Problem 1:
Extract every line of the records below that contains the word "background".

━━━━━ Document excerpt

How did the Elizabethan era influence Shakespeare?
If every playwright in Shakespeare’s time aspired, as he did, to paint a portrait of an age in their works, his would have been the Mona Lisa, leaving the most lasting impression on generations to come and at the same time, one of the world’s most baffling mysteries. Surely it is no coincidence that the world’s most celebrated dramatist would’ve lived during the time when one of the world’s most powerful rulers in history reigned. Or was it?
How much influence from the Elizabethan era was infused into Shakespeare’s plays? Especially since it was a time of religious reformation and fluctuating political relations, in which England was very much in the thick of. The events and personalities of the Elizabethan age helped Shakespeare create a vivid and colorful world to build his plays on, and in return, Shakespeare’s genius helped to define this pinnacle of English history. To best understand Shakespeare, it is crucial to understand the age in which he lived and worked.
Defining Elizabethan era
The Elizabethan era was characterized by a renascent interest in the arts, long forgotten because of the many years of turmoil and political unrest that preceded it. Most notably was the War of the Roses, in which the two Houses of Lancaster and York fought over possession of the English crown until finally the Lancastrians were defeated. However, their victory was short-lived for it was soon snatched away by the Duke of Gloucester, the same duke that legend say murdered two young princes in the Tower of London.
He is also known as Richard III. In the end, Henry VII defeated him in Bosworth, which heralded the beginning of the Tudor dynasty. This royal ruling house, reigning for over a century, was able to catapult England from its indigent and inferior international standing as just a pawn between the two powerhouses of the era, Spain and France, to a proud and confident nation, greatly in part to Queen Elizabeth’s brilliant tactical diplomacy and strong foreign policies. At the same time, a religious reformation was taking place in England.

━━━━━━━━━━
━━━━━ Data for this task

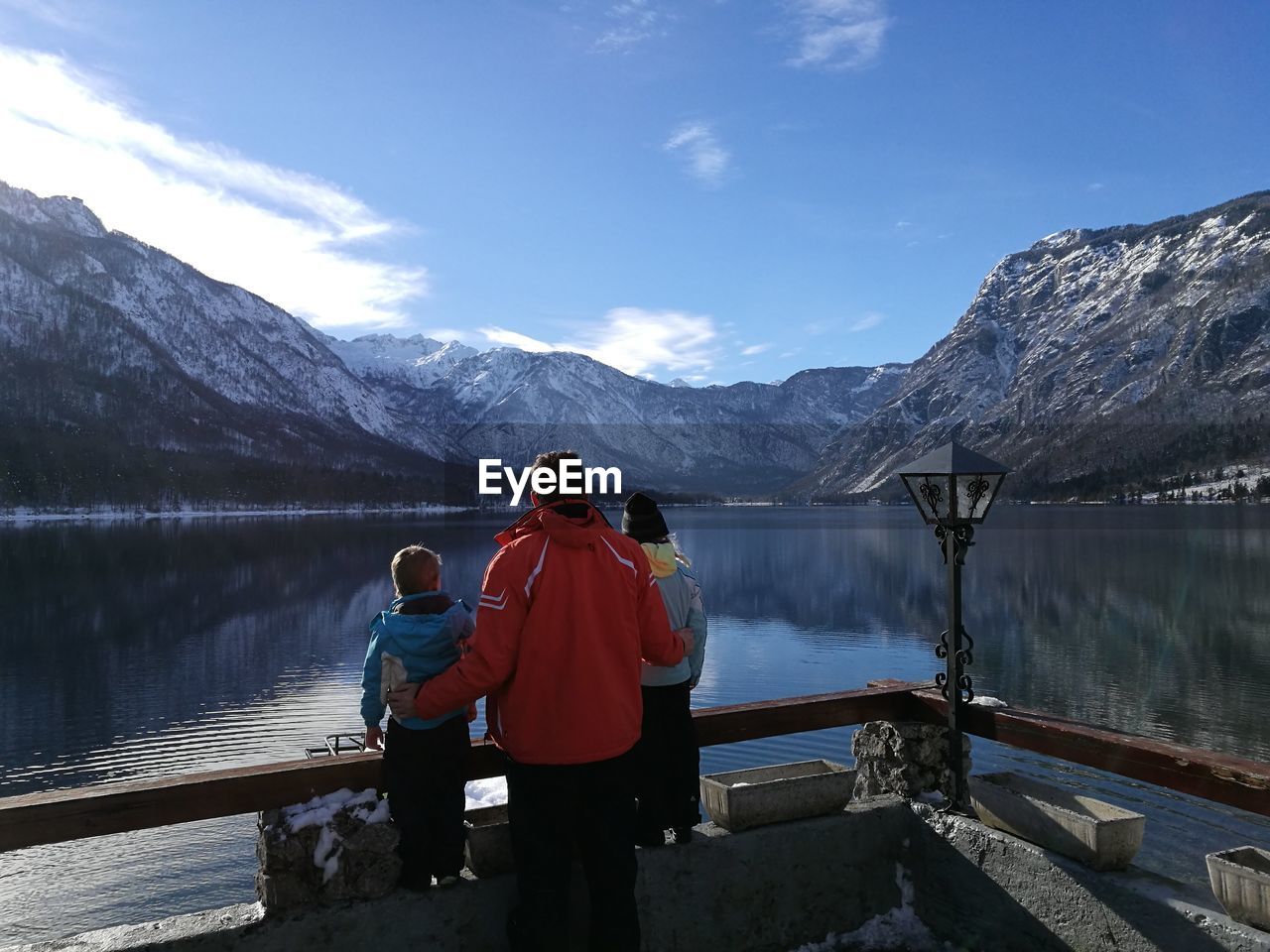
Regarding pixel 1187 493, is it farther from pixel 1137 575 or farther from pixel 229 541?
pixel 229 541

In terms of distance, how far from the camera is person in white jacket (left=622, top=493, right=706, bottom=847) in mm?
4844

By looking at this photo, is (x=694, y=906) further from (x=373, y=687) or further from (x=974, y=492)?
(x=974, y=492)

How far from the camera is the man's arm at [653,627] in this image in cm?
439

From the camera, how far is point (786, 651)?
31.2m

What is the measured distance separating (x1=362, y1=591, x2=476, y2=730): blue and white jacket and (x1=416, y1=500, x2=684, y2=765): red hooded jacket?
0.28 meters

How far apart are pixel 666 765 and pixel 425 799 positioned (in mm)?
1324

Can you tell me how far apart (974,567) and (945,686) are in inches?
2192

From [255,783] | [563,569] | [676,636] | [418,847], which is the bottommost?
[418,847]

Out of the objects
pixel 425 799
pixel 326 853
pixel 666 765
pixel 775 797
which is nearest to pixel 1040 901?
pixel 775 797

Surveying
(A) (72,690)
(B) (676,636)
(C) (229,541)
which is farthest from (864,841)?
(C) (229,541)

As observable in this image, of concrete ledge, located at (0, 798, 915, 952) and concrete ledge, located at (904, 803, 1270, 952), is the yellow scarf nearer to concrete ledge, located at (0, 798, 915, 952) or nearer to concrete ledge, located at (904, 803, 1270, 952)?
concrete ledge, located at (0, 798, 915, 952)

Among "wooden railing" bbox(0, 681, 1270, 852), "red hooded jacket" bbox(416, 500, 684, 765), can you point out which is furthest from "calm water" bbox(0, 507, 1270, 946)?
"red hooded jacket" bbox(416, 500, 684, 765)

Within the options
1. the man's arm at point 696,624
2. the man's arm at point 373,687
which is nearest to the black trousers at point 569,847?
the man's arm at point 373,687

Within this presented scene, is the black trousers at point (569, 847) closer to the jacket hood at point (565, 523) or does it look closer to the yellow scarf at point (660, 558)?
the jacket hood at point (565, 523)
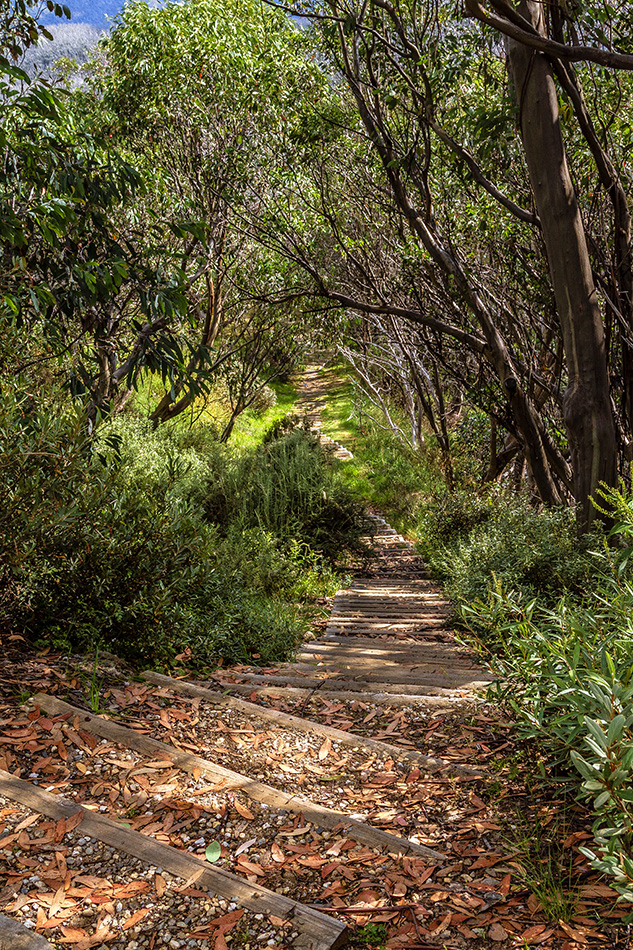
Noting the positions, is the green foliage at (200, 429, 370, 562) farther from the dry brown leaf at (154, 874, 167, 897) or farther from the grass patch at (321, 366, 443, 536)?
the dry brown leaf at (154, 874, 167, 897)

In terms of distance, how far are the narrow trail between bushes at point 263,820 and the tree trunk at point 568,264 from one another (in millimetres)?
2613

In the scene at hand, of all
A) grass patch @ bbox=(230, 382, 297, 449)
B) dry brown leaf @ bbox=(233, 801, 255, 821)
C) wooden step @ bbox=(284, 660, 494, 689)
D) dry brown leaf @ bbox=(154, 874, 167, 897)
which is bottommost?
wooden step @ bbox=(284, 660, 494, 689)

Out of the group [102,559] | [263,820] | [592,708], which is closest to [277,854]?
[263,820]

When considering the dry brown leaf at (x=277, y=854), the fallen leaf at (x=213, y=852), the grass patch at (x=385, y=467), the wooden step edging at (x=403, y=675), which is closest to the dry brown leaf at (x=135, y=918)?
the fallen leaf at (x=213, y=852)

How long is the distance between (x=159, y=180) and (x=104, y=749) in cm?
813

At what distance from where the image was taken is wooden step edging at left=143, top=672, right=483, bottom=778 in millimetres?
2467

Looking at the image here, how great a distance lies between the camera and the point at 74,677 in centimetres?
291

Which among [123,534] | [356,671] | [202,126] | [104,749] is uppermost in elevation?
[202,126]

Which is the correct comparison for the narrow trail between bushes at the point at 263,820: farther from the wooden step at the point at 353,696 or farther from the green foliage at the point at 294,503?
the green foliage at the point at 294,503

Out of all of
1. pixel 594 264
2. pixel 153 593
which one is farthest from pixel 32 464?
pixel 594 264

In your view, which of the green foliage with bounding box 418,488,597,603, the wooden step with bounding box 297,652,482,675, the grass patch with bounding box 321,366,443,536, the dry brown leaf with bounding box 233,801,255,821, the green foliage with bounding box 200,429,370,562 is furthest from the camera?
the grass patch with bounding box 321,366,443,536

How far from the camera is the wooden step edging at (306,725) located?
247cm

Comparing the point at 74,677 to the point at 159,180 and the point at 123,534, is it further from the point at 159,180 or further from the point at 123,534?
the point at 159,180

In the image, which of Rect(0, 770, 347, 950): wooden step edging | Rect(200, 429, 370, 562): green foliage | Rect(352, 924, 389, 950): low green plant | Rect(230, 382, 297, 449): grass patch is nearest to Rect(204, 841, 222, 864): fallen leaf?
Rect(0, 770, 347, 950): wooden step edging
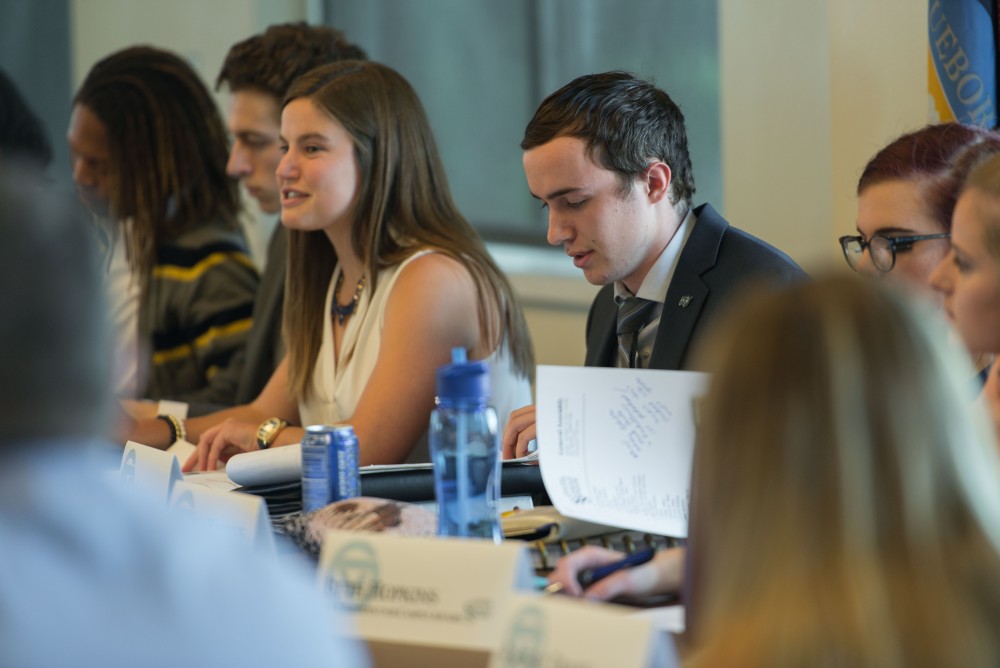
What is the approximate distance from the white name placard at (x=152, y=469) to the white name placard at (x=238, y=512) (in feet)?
0.34

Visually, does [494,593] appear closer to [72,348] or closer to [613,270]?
[72,348]

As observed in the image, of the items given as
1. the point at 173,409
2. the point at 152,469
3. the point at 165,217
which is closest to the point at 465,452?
the point at 152,469

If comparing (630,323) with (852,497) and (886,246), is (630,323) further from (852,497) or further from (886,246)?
(852,497)

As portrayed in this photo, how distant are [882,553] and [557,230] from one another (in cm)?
150

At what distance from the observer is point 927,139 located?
2025mm

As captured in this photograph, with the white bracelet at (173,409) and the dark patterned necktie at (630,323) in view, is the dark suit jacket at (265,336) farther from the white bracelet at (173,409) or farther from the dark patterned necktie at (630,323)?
the dark patterned necktie at (630,323)

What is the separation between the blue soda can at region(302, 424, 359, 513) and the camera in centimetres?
159

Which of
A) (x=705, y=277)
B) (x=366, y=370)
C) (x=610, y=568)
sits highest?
(x=705, y=277)

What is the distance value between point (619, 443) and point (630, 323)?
0.71 metres

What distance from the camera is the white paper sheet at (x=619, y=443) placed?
4.80 feet

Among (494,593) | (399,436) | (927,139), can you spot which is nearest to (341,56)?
(399,436)

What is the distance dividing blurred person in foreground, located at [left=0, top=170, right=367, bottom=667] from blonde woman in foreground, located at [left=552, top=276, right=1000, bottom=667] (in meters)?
0.28

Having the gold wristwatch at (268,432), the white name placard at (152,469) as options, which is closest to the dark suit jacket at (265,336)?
the gold wristwatch at (268,432)

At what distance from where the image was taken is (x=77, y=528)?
2.31ft
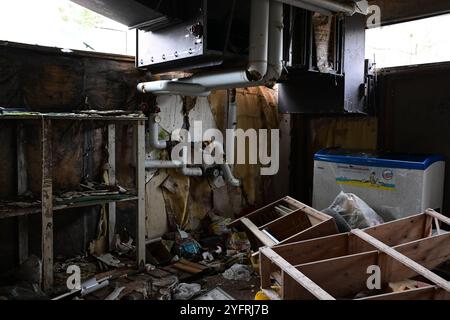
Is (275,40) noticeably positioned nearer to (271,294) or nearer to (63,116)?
(63,116)

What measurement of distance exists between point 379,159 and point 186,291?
2418 millimetres

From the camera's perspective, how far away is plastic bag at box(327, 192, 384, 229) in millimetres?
3441

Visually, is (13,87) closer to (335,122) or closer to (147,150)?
(147,150)

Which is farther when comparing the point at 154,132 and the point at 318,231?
the point at 154,132

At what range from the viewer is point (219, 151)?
4.44 metres

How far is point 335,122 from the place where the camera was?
4953 mm

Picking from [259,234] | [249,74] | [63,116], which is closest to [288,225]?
[259,234]

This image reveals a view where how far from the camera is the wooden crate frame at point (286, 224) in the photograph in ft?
10.2

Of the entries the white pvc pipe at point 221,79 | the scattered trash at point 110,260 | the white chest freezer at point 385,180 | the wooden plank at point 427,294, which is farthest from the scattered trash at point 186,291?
the white chest freezer at point 385,180

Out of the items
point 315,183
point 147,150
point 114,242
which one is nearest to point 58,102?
point 147,150

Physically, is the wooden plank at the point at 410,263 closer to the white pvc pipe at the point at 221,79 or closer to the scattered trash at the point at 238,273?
the scattered trash at the point at 238,273

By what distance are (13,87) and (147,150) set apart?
55.1 inches

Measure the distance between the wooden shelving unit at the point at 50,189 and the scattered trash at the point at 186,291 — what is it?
0.50 meters

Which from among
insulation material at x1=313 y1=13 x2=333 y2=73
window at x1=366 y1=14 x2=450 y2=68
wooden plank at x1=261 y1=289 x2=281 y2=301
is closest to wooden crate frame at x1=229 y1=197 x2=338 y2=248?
wooden plank at x1=261 y1=289 x2=281 y2=301
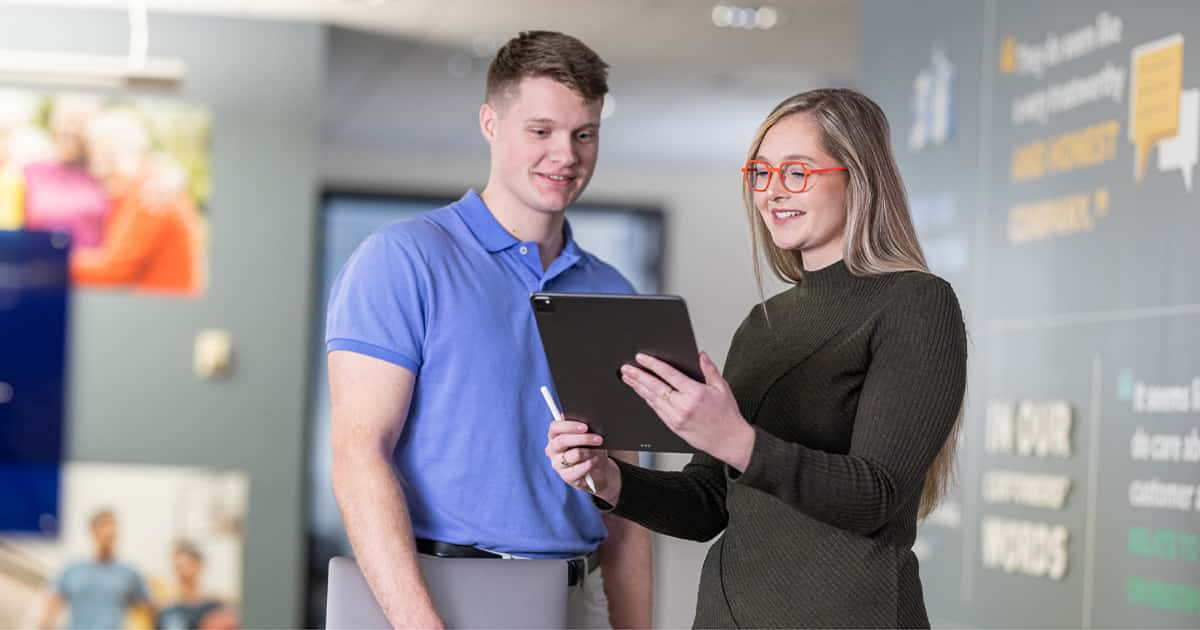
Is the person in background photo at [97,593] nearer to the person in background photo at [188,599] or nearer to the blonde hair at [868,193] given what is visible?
the person in background photo at [188,599]

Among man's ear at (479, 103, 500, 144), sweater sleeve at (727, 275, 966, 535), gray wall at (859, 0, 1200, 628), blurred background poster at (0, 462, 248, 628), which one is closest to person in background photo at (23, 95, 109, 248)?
blurred background poster at (0, 462, 248, 628)

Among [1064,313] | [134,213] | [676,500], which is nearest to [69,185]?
[134,213]

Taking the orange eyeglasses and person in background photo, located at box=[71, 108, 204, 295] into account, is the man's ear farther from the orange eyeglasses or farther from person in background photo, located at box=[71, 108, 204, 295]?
person in background photo, located at box=[71, 108, 204, 295]

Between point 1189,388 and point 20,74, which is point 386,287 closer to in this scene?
point 1189,388

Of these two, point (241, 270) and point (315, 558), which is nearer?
point (241, 270)

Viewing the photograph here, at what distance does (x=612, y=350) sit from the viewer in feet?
5.85

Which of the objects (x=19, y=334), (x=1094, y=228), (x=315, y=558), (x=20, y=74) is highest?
(x=20, y=74)

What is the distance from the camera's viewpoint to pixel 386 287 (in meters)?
2.25

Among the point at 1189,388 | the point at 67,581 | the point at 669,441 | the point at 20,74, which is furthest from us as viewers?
the point at 67,581

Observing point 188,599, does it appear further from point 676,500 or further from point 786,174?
point 786,174

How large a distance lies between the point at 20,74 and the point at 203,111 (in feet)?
3.96

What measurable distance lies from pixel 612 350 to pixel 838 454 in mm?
293

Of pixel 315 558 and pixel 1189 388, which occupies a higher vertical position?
pixel 1189 388

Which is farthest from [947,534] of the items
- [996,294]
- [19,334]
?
[19,334]
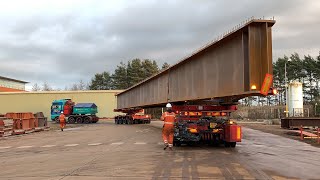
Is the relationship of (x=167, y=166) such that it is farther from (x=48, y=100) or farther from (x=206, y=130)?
(x=48, y=100)

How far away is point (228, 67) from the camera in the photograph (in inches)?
553

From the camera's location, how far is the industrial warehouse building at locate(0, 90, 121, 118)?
232 ft

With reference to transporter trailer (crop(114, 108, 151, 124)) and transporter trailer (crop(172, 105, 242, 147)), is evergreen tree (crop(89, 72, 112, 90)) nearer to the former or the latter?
transporter trailer (crop(114, 108, 151, 124))

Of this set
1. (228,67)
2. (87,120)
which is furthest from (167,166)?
(87,120)

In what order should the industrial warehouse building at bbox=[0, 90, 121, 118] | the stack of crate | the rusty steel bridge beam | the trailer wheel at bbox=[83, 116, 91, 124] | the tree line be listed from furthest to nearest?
the tree line < the industrial warehouse building at bbox=[0, 90, 121, 118] < the trailer wheel at bbox=[83, 116, 91, 124] < the stack of crate < the rusty steel bridge beam

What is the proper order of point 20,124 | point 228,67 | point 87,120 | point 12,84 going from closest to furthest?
point 228,67 → point 20,124 → point 87,120 → point 12,84

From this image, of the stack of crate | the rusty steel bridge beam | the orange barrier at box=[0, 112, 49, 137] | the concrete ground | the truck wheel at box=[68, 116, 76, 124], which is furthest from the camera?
the truck wheel at box=[68, 116, 76, 124]

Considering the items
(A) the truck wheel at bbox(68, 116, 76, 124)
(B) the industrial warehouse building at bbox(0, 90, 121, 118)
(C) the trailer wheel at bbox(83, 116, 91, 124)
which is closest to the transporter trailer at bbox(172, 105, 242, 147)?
(C) the trailer wheel at bbox(83, 116, 91, 124)

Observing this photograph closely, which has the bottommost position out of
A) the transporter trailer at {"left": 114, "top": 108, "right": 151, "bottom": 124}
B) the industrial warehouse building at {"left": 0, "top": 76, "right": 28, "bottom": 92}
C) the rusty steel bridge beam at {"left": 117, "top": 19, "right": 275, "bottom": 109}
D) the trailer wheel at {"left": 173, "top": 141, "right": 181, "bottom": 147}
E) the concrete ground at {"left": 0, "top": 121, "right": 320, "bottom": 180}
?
the concrete ground at {"left": 0, "top": 121, "right": 320, "bottom": 180}

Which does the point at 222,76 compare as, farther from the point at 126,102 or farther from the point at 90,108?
the point at 90,108

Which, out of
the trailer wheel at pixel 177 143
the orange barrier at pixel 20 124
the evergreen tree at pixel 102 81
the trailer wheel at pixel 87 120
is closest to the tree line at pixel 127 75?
the evergreen tree at pixel 102 81

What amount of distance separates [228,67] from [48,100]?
62.0m

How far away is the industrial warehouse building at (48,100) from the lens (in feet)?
232

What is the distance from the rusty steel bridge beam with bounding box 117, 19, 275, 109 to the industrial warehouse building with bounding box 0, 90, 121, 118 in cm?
4812
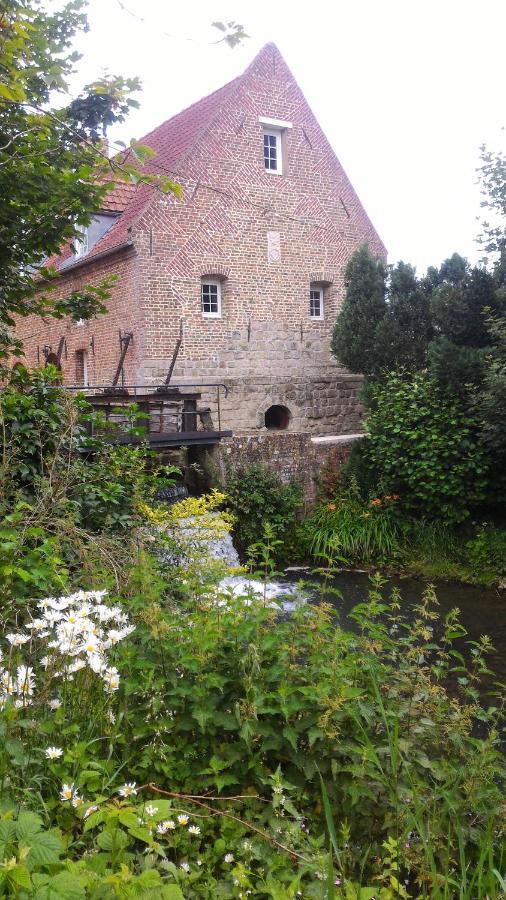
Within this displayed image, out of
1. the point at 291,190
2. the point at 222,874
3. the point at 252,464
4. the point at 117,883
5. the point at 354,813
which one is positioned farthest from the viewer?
the point at 291,190

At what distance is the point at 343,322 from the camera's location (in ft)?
45.6

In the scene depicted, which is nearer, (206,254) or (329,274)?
(206,254)

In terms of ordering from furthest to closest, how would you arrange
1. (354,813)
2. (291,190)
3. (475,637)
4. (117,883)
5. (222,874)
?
1. (291,190)
2. (475,637)
3. (354,813)
4. (222,874)
5. (117,883)

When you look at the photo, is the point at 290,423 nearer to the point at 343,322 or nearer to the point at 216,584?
the point at 343,322

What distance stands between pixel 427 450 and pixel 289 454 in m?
2.51

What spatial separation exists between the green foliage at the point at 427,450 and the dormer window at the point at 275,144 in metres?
7.07

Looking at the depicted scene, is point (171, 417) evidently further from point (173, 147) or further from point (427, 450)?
point (173, 147)

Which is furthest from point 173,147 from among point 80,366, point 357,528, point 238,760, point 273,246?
point 238,760

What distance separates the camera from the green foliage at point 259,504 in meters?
10.9

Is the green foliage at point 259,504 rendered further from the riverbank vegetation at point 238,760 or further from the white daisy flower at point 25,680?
the white daisy flower at point 25,680

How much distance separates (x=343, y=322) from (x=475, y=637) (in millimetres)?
7807

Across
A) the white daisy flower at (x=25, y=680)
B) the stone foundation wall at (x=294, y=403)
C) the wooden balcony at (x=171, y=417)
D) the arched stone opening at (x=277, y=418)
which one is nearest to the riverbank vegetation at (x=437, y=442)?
the stone foundation wall at (x=294, y=403)

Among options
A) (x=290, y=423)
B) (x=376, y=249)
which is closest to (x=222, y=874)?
(x=290, y=423)

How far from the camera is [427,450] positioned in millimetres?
10531
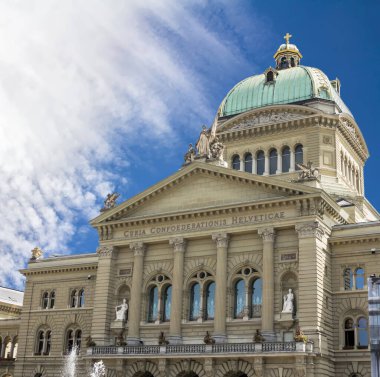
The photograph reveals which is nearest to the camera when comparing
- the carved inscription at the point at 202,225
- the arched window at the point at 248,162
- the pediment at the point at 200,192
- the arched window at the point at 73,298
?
the carved inscription at the point at 202,225

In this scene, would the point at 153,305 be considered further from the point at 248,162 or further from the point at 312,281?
the point at 248,162

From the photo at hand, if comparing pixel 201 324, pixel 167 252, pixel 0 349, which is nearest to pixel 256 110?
pixel 167 252

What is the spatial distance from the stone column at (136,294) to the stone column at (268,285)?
10184 mm

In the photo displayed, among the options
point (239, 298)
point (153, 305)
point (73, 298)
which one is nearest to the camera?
point (239, 298)

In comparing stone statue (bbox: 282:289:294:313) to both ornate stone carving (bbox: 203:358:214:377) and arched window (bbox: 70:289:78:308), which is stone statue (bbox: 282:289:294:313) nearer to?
ornate stone carving (bbox: 203:358:214:377)

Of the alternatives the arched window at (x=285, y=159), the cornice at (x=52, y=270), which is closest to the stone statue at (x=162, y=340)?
the cornice at (x=52, y=270)

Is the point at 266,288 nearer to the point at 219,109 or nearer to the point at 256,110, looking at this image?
the point at 256,110

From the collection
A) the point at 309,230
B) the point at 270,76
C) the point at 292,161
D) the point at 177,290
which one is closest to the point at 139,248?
the point at 177,290

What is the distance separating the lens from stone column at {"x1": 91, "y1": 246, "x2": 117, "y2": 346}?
4953cm

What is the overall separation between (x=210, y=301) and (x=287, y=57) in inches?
1322

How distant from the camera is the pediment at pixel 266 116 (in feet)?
197

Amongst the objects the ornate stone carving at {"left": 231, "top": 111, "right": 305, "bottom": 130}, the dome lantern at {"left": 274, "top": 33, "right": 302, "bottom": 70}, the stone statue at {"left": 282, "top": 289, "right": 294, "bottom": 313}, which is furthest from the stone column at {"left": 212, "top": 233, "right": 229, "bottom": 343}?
the dome lantern at {"left": 274, "top": 33, "right": 302, "bottom": 70}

━━━━━━━━━━

Problem 2:
According to the passage on Shakespeare and the Elizabethan era above, where did Henry VII defeat Richard III?

Correct response 1:
Is the person in background photo at [97,593] nearer to the person in background photo at [188,599] or nearer to the blonde hair at [868,193] given what is visible?
the person in background photo at [188,599]
Among man's ear at (479, 103, 500, 144), sweater sleeve at (727, 275, 966, 535), gray wall at (859, 0, 1200, 628), blurred background poster at (0, 462, 248, 628), which one is closest to person in background photo at (23, 95, 109, 248)?
blurred background poster at (0, 462, 248, 628)
Taking the orange eyeglasses and person in background photo, located at box=[71, 108, 204, 295] into account, is the man's ear farther from the orange eyeglasses or farther from person in background photo, located at box=[71, 108, 204, 295]?
person in background photo, located at box=[71, 108, 204, 295]

Correct response 2:
At Bosworth.